> _Given passage_:
------------------------------

Lew.

Right - I would say I have quite a good knowledge of physics - arguably a big factor into why cycling is my sport of choice. But this is something I can't comprehend.
But I recently read an article on Velodromeshop.net that claims:
If I'm correct, 47x14 and 50x15 are incredibly close in gear ratio (if not the same?).
So - if you pedal either of these gears at 100RPM, you will be traveling at the same speed (I haven't worked the actual speed out), but acceleration differs between the gearing (atleast according to the article).
I only have one question: How?

(The article can be found at: https://www.velodromeshop.net/index.p...e_id=gearevent)

JerrySTL

3.357 versus 3.333 certainly isn't all that much difference.

Lew.

One thing I maybe should have clarified - the article seems to suggest that the chainring size is a determining factor, even if the cog makes the gear practically the same.
As the poster (thanks for the reply) shows, the gears aren't really going to be noticeable on the bike.

carleton

Yes, there exists a phenomena (real or imagined) where riders experience different acceleration and deceleration characteristics when using differing chainring/cog combinations that have very similar gear ratios.

------------------------------

> _Data provided_:
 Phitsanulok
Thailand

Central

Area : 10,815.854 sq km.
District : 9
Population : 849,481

------------------------------

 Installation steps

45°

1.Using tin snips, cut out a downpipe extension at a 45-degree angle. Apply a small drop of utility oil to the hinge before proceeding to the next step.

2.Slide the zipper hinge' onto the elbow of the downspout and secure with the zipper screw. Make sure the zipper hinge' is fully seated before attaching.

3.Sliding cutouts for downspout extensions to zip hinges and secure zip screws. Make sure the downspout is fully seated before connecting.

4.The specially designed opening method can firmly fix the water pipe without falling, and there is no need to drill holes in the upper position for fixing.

------------------------------

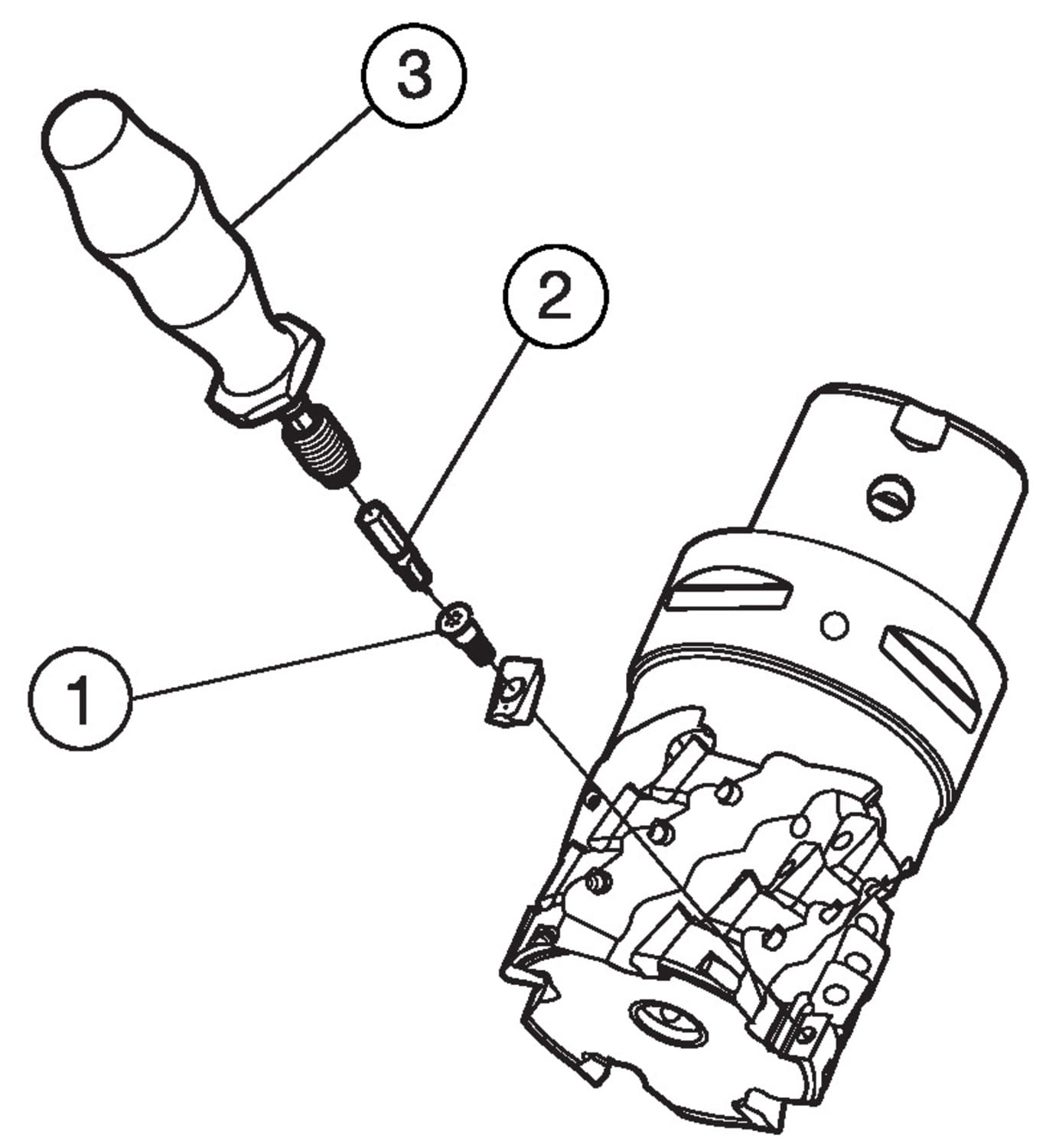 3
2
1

------------------------------

> _Work instruction 1_: In the gear-ratio thread, which two chainring and cog combinations does the first poster call incredibly close in gear ratio?
> _Work instruction 2_: Print the gear-ratio thread from "So - if you" to "to the article).".

> _Exercise solution 1_: 47x14 and 50x15.

> _Exercise solution 2_:
So - if you pedal either of these gears at 100RPM, you will be traveling at the same speed (I haven't worked the actual speed out), but acceleration differs between the gearing (atleast according to the article).